# 480p SD Image Quality: 921 vs dscaler



## mikehd (Sep 11, 2003)

I'm on the fence on how to get the best IQ on my Mits 55618 RPTV. I've had a HTPC in the past and used dscaler to convert the S-Video from my 501 to a nice 480p signal. It was a marked improvement over the crappy Mits de-interlacer circuit.

However, I had to press the HTPC into service elsewhere, so am back to watching the Mits mangle the IQ on the 501's output. Also, I have budget for either a HTPC again, or a 921, but not both. I am in search of the best solution for SD image quality.

I've searched and read through the forum a bit, but thought I would ask the questions directly.


Has anyone compared dscaler vs the 921's SD output?
Are the S-Video and Component simultaneously live on the 921?
How hard is it to switch between 480p and 1080i over the component output of the 921? Remote single button switch? or buried in the menus?

Thanks for your help and advice. My apologies if these questions have been thoroughly thrashed out in a FAQ or other thread. Links to these resources would be greatly appreciated.


----------



## Mark Lamutt (Mar 24, 2002)

1. The only place that I use dscaler is as part of ffdshow to watch DVDs, so I can't offer a comparison.

2. Nope. It's either one or the other. Hardware limitation.

3. Currently buried in the menus, although it is a requested feature.


----------



## mikehd (Sep 11, 2003)

Mark,

Thanks for the straight & fast answers. It pretty much settles the question for me on either a HTPC or 921 (921 for now).

Mike


----------



## mikehd (Sep 11, 2003)

Thought I would update the forum on this comparison question I had.

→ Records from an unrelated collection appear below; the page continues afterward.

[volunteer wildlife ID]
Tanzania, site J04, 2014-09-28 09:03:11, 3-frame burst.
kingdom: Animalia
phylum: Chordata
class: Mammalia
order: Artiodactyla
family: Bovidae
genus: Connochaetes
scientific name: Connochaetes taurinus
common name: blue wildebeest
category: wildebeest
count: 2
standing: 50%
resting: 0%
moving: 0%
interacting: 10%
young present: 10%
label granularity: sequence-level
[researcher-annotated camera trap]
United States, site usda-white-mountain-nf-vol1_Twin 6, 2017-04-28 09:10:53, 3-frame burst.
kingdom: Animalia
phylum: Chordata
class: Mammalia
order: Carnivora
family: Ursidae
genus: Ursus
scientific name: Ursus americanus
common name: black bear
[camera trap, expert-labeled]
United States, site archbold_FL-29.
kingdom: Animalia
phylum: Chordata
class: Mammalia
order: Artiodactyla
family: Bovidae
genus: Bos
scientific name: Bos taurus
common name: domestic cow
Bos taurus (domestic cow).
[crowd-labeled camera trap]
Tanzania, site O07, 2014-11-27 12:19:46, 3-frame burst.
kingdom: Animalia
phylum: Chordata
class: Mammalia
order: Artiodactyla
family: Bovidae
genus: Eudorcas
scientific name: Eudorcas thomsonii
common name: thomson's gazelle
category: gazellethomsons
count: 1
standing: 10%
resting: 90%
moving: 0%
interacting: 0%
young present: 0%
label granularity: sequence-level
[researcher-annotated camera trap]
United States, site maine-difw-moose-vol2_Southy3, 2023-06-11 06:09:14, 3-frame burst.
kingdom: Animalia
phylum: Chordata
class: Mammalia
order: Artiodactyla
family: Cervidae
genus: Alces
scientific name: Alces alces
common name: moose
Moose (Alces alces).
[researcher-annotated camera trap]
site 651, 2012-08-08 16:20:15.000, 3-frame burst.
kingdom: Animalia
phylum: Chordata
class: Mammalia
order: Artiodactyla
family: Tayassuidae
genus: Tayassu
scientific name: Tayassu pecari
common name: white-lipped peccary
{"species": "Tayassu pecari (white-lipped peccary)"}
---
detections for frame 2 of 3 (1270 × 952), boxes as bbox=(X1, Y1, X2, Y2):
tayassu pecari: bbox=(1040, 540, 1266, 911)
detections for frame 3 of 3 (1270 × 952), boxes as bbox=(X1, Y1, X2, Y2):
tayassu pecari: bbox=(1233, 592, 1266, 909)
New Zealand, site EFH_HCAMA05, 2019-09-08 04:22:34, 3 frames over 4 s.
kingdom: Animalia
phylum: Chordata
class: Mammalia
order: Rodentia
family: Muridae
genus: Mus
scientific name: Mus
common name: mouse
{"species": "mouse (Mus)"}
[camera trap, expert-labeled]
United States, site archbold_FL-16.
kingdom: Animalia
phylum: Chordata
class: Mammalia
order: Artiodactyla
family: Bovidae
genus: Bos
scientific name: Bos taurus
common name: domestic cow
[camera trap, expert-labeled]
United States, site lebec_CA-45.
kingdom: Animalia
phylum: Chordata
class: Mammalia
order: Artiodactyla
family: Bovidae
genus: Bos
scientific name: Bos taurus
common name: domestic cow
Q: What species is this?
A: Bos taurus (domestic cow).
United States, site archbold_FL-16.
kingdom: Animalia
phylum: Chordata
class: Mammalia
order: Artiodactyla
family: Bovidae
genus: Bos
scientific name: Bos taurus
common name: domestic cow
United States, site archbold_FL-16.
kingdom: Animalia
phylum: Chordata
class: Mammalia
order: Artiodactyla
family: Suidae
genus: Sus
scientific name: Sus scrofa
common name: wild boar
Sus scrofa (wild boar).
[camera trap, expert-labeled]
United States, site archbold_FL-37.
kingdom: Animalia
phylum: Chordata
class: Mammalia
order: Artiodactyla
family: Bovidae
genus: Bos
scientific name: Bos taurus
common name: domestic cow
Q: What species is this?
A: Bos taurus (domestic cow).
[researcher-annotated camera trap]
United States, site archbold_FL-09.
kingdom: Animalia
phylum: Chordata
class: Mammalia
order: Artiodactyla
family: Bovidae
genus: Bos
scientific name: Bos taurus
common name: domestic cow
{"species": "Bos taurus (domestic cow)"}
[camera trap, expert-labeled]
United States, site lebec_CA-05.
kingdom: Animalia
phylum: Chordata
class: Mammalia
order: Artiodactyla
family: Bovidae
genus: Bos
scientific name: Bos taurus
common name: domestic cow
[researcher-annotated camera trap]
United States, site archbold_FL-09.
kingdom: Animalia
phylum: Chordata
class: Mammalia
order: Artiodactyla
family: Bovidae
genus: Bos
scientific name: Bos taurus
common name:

I installed m 921 last night and scanned several SD programs. I would say that the 921 is de-interlacing the SD signal about as good as dscaler did. Now it's not a side by side exhaustive comparison, but I'm favorably impressed by the job it does. Much better than the onboard ciruit in the Mits. Compared to the time investment in building a HTPC capable of capturing OTA DTV and output from a HDTV satellite receiver, so far the 921 is the far easier solution.


----------



## Mark Lamutt (Mar 24, 2002)

Glad to hear it, Mike.


----------